- **Exercise aim**
Rewrite the stretch from "He got into" through "he observed approvingly." in the passage on Malan below, changing "Minister of the Interior" to "Minister of Home Affairs".

- **Text segment**

"""

Malan lasted only a few weeks in his first pastorate because his wine-growing parishioners failed to understand his urgent demands for prohibition. In his next parish, Graaff Reinet, a wool-growing town, he encountered a group of Boer children playing in the gutter with a gang of colored kids. Forty-two years later, as Prime Minister, he told the House of Assembly: "It was thus that the seeds of apartheid were planted in my mind."

For ten years as a parson, Malan drummed home his favorite theme: Africa for the Afrikaners. At 39 he read Marx, and wrote a 30-page pamphlet extolling socialism and praising Marx. For his assault on the Kaffirs he relied on cropped passages from the Old Testament. Example : ". . . Let them be hewers of wood and drawers of water."

For the Glory of God. The fame of the "Boer Moses," as his critics call him, soon reached the ears of General James Barrie Munnik Hertzog, leader of the Boer opposition party. South Africa had just entered World War I at the side of the

British, and Hertzog needed a hatchetman to denounce this "treachery." Malan quit his pulpit to become editor in chief of Cape Town's Die Buerger, an anti-Semitic daily. The title of his first editorial: "For the Glory of God."

He got into politics, first as M.P. for Calvinia, then as Minister of the Interior. His first important achievement was to insert a new clause in South Africa's constitution: "The people of the Union acknowledge the sovereignty and guidance of Almighty God."

"The Seven." In 1933, a depression-struck world went off the gold standard. Gold-producing South Africa went broke, and so did thousands of Boer farmers. Pastor Malan promptly accused the government of "selling the Boer people to Hoggenheimer."* With seven supporters, Malan formed a "Purified Nationalist Party." "Hitler started with seven," he observed approvingly.

"""

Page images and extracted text
"""

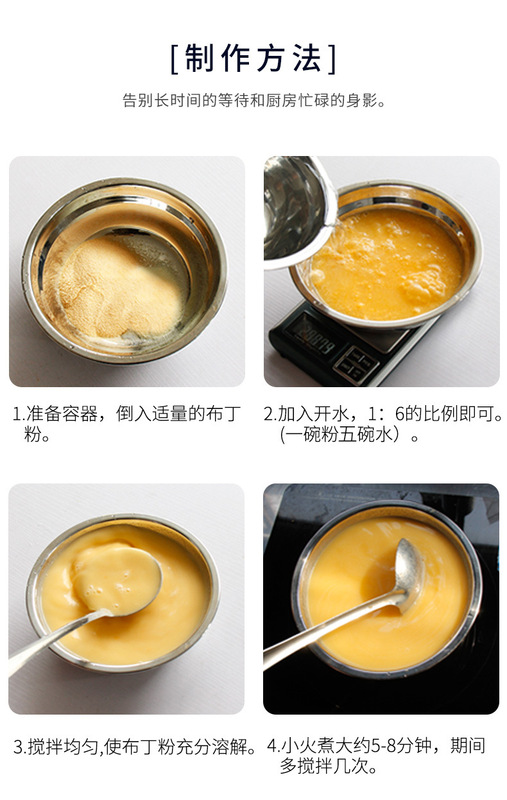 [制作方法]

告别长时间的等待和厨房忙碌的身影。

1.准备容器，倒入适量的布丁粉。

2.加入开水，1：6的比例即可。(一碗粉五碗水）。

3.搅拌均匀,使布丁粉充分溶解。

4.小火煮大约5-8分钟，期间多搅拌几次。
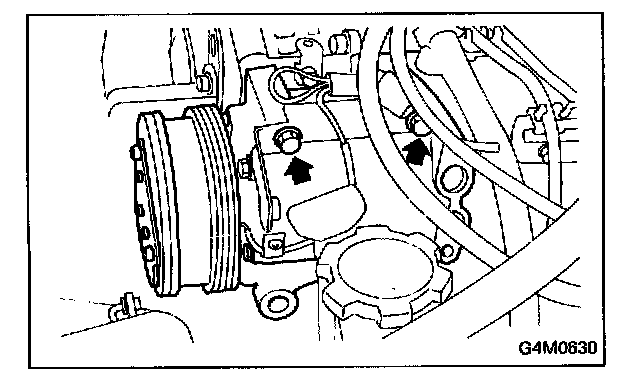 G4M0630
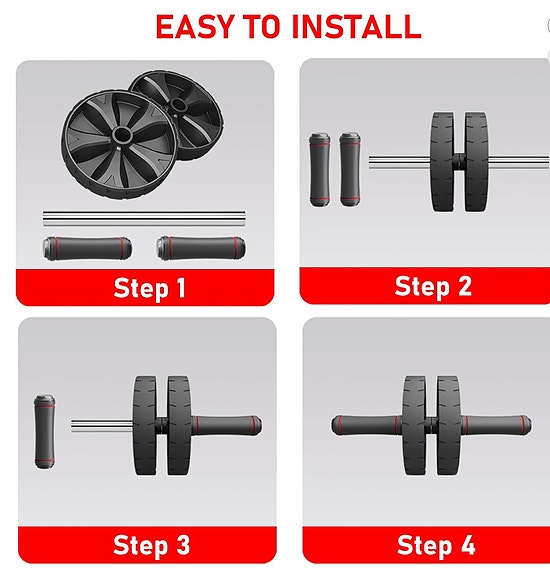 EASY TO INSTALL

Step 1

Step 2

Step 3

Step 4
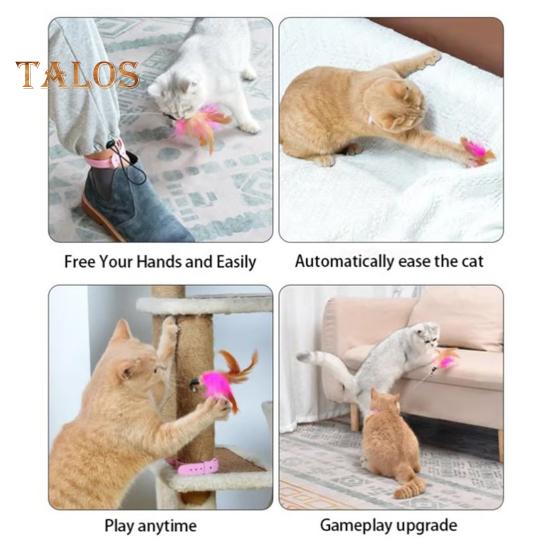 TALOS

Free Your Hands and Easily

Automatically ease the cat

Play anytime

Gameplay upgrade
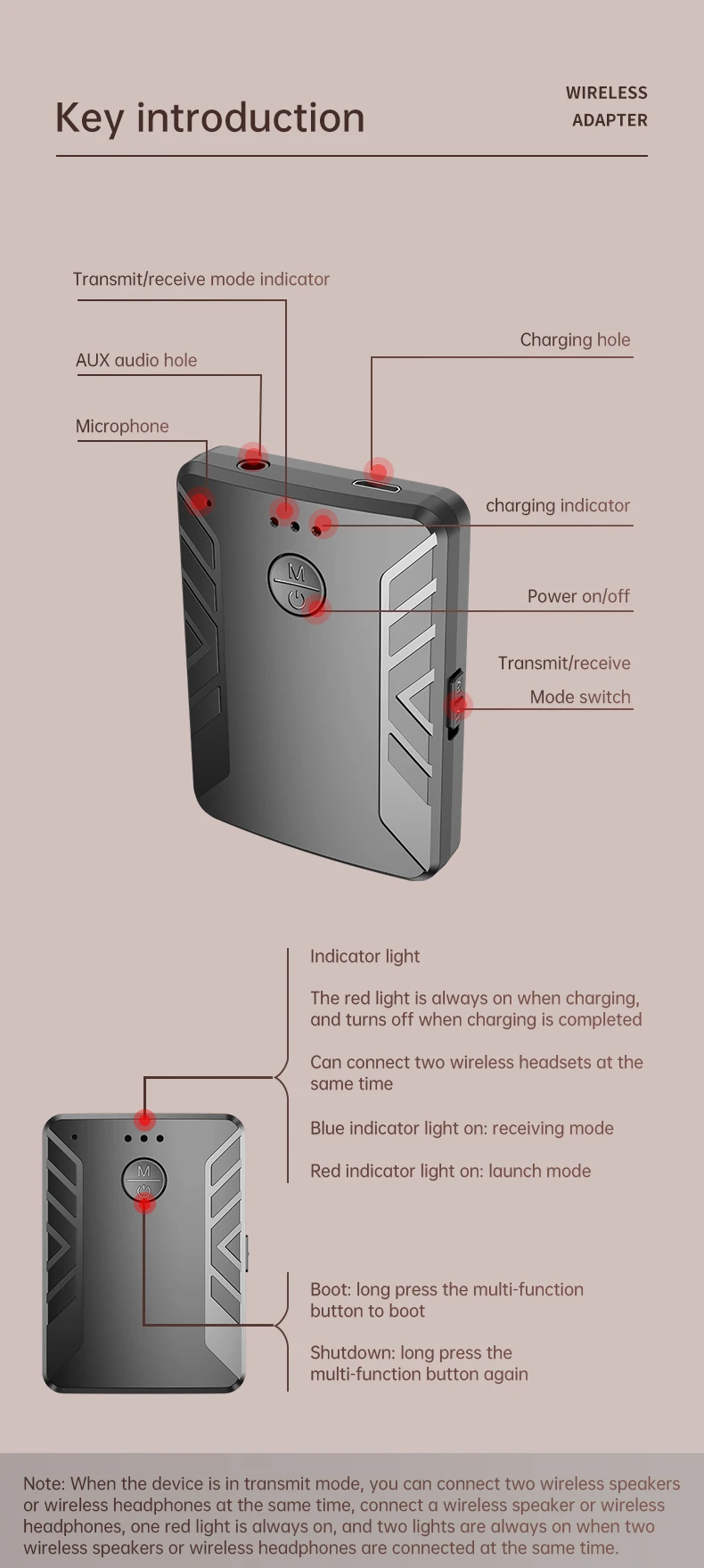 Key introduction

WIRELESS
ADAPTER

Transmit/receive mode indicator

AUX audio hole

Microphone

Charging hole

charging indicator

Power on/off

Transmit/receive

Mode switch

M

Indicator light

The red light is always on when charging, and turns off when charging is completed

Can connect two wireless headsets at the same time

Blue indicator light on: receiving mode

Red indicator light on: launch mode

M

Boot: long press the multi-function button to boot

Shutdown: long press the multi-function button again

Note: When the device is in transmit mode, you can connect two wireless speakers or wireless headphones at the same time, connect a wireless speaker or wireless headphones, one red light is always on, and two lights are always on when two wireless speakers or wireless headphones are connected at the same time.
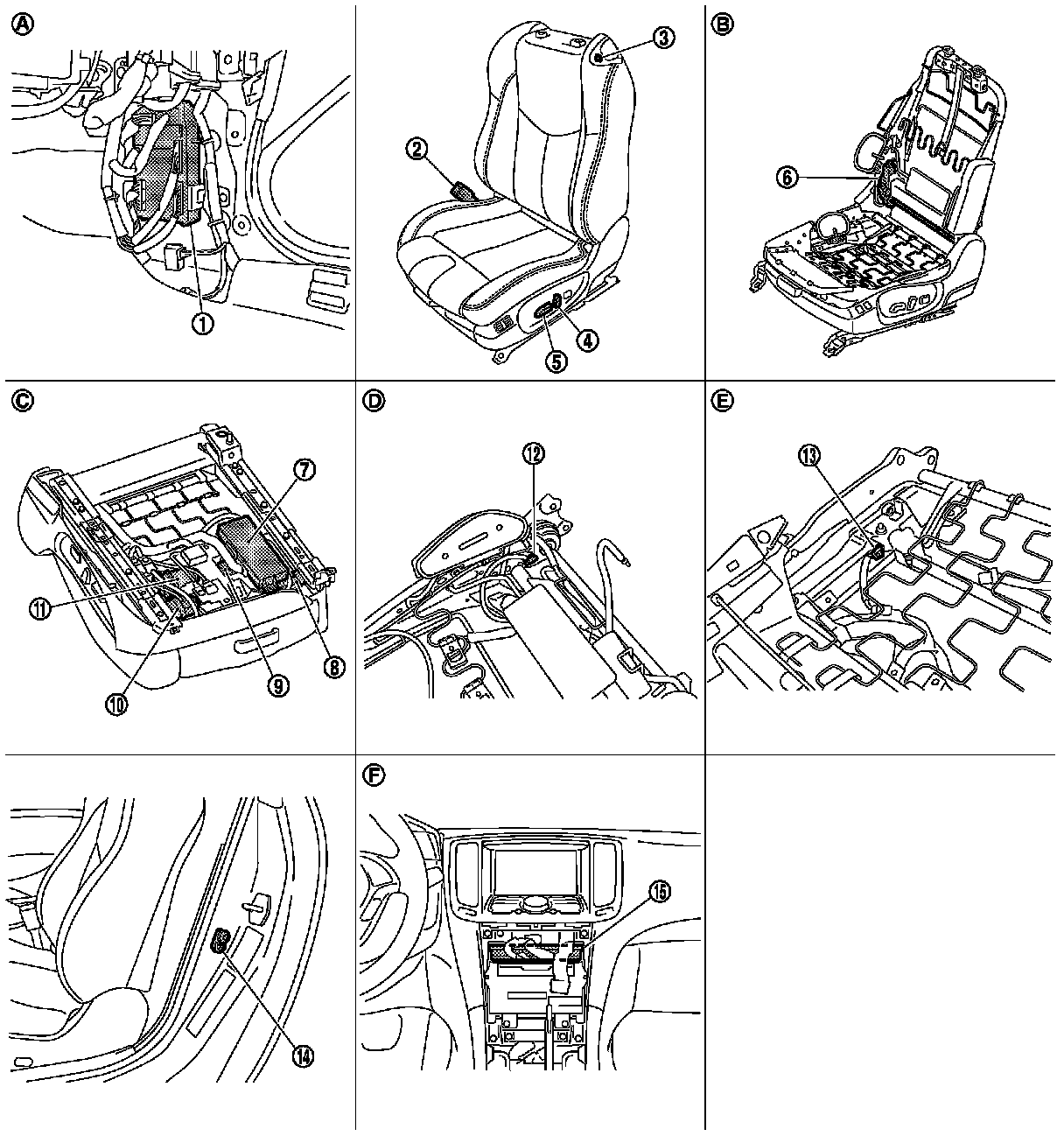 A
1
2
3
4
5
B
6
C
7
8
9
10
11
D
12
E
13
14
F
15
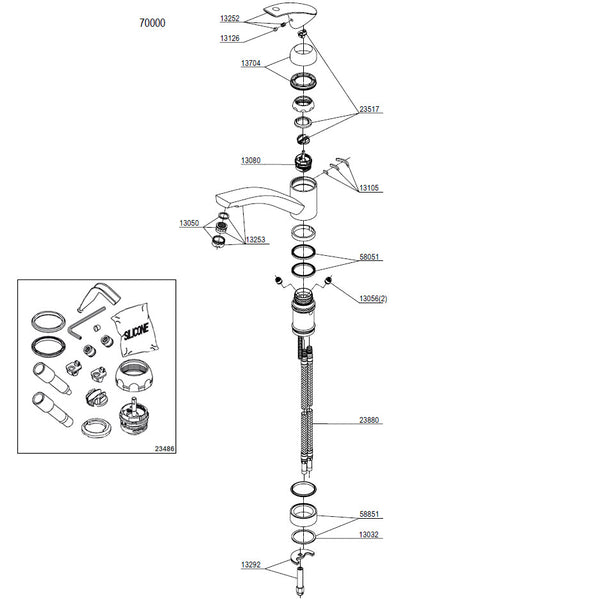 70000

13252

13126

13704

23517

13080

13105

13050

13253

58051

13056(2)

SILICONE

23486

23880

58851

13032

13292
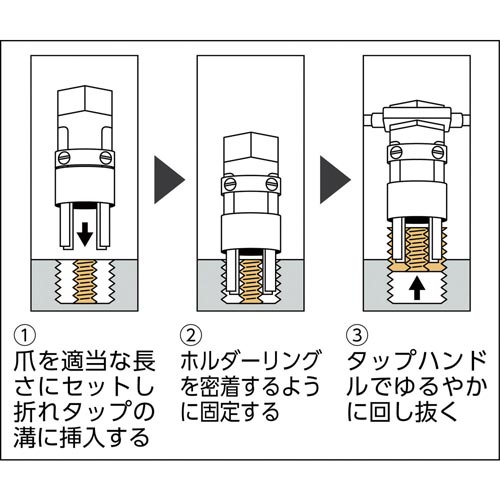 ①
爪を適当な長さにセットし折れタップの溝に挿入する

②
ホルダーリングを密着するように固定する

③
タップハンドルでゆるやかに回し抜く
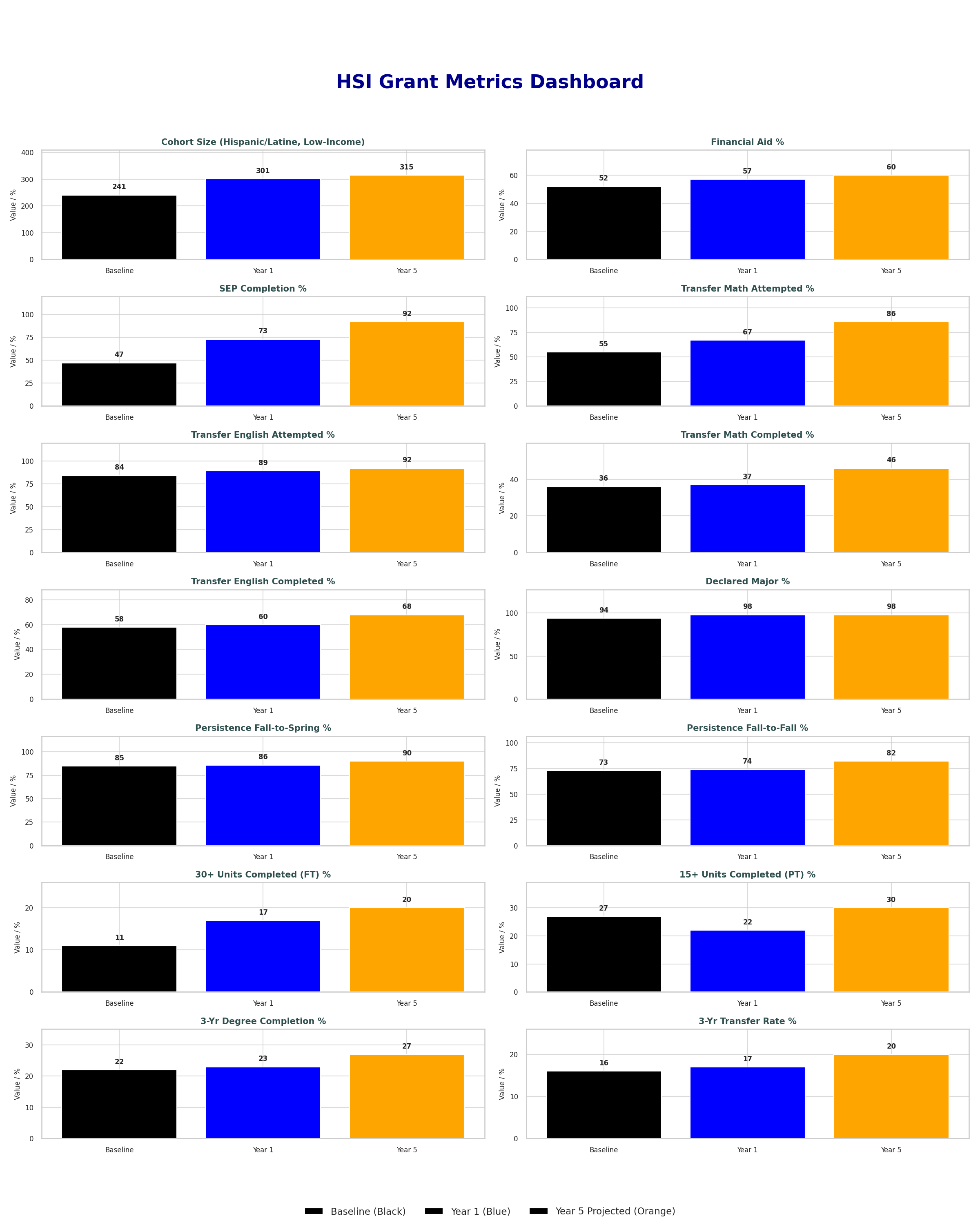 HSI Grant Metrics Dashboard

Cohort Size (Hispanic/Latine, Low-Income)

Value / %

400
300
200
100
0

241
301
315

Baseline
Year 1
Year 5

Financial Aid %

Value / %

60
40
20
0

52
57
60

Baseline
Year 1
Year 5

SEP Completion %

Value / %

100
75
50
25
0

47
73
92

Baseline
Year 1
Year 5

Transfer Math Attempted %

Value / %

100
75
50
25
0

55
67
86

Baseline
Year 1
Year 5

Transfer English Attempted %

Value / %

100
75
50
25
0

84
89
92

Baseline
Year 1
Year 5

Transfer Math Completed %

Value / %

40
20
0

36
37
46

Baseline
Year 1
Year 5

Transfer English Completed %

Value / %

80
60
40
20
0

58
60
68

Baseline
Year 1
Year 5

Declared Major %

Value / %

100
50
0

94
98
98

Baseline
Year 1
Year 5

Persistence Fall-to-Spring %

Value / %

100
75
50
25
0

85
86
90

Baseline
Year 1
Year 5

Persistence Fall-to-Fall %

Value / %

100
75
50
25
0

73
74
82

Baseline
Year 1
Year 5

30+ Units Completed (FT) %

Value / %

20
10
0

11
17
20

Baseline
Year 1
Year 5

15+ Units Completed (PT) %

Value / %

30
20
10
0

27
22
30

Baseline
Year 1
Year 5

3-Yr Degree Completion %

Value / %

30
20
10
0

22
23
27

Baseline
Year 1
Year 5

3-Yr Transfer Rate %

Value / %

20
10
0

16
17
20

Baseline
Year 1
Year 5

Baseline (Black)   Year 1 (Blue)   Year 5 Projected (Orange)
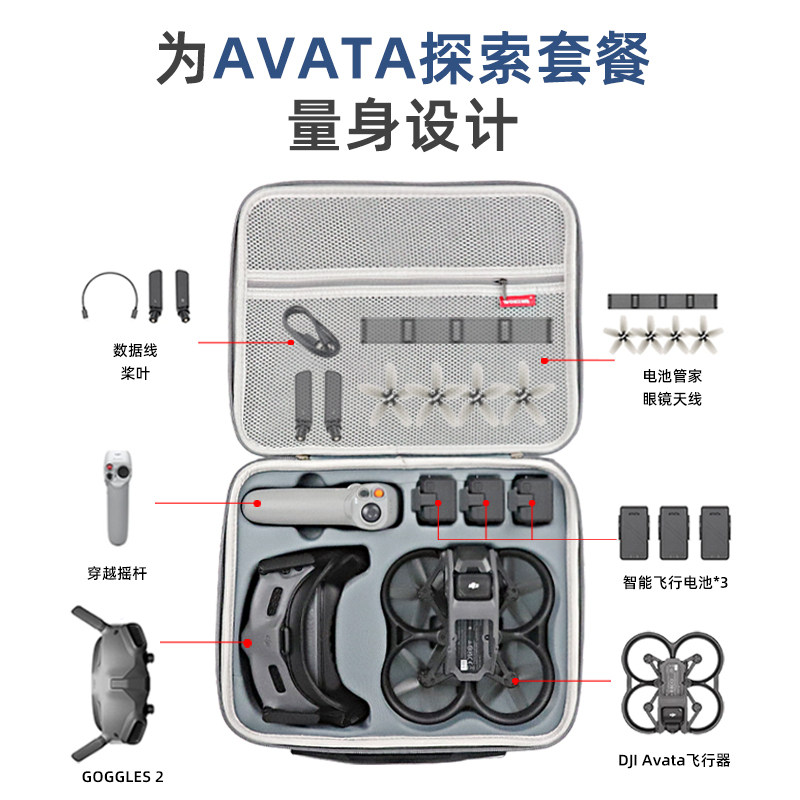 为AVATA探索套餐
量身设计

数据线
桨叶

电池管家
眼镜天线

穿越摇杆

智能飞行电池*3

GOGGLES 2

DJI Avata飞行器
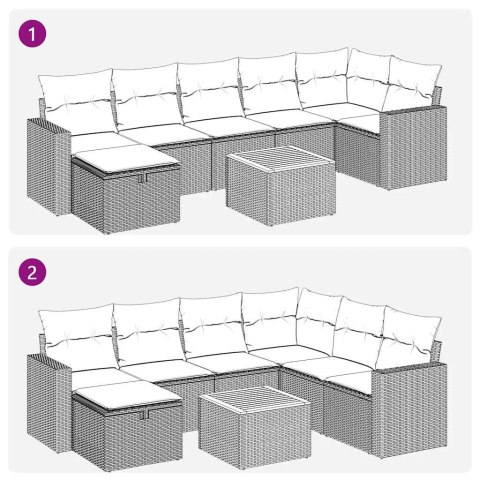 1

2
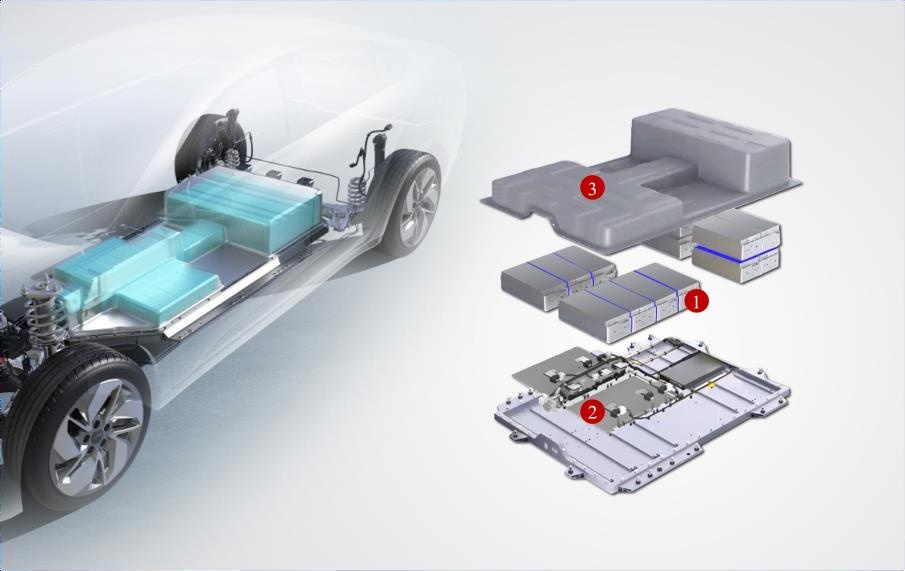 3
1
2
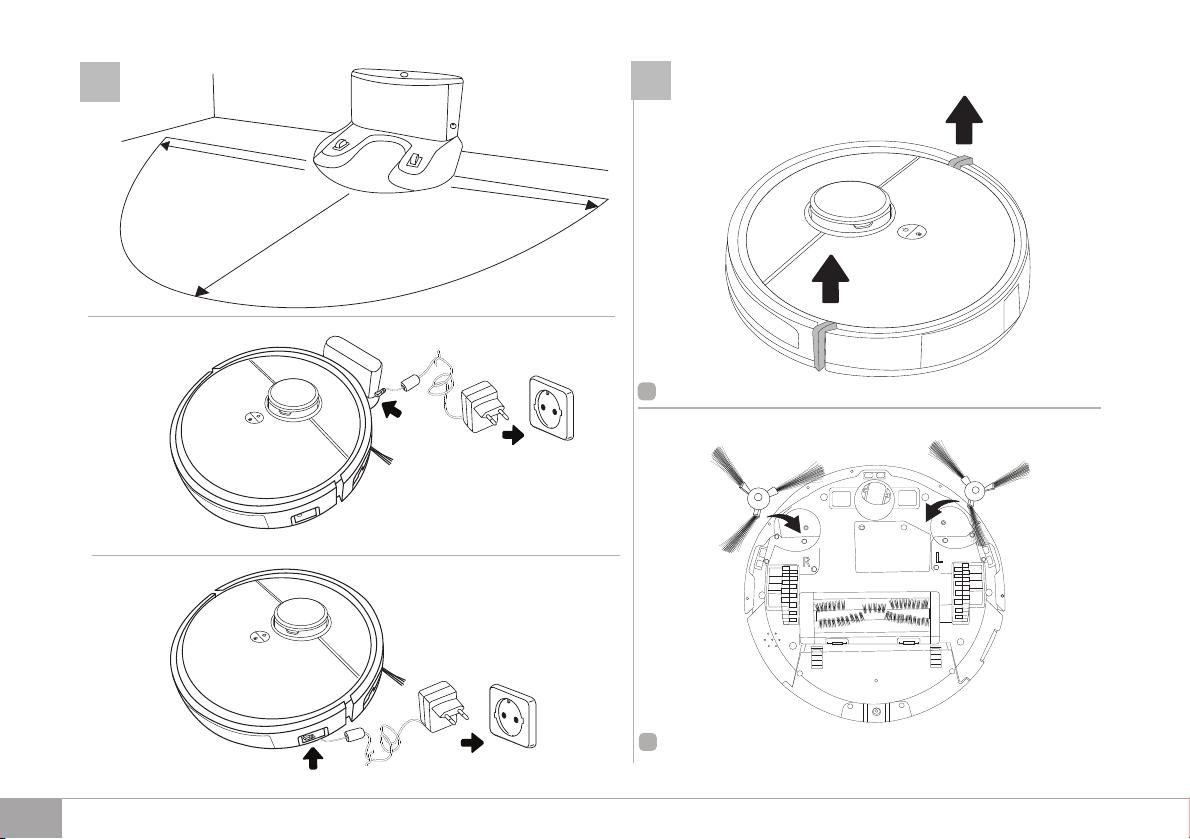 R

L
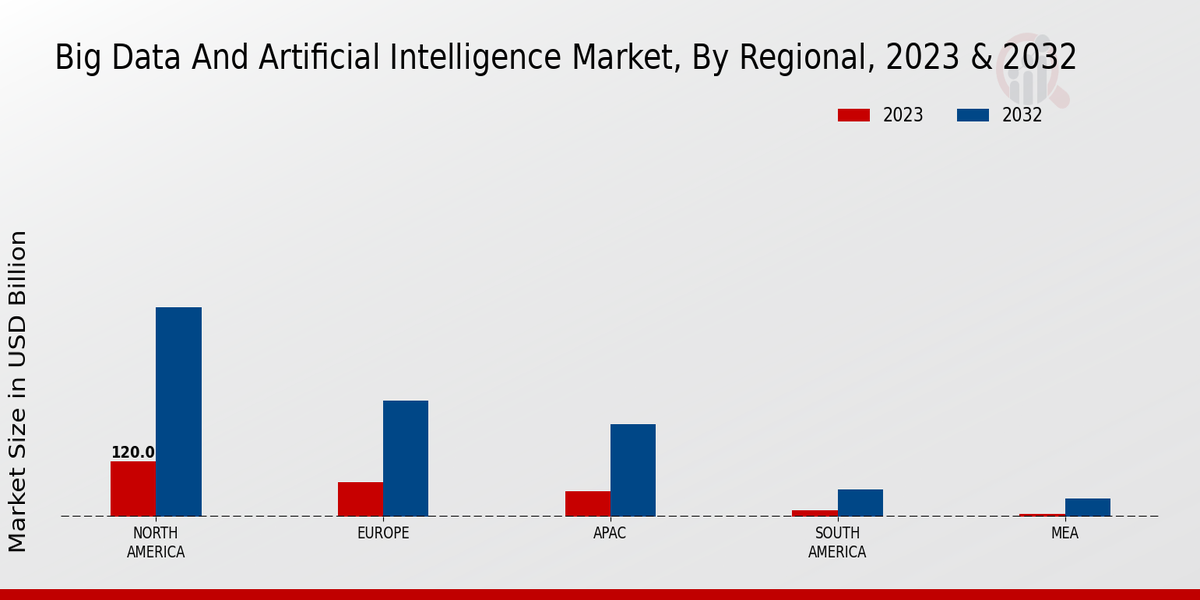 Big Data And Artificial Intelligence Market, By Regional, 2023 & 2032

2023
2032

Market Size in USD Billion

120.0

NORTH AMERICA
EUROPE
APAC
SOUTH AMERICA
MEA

"""

- **Result**
He got into politics, first as M.P. for Calvinia, then as Minister of Home Affairs. His first important achievement was to insert a new clause in South Africa's constitution: "The people of the Union acknowledge the sovereignty and guidance of Almighty God."

"The Seven." In 1933, a depression-struck world went off the gold standard. Gold-producing South Africa went broke, and so did thousands of Boer farmers. Pastor Malan promptly accused the government of "selling the Boer people to Hoggenheimer."* With seven supporters, Malan formed a "Purified Nationalist Party." "Hitler started with seven," he observed approvingly.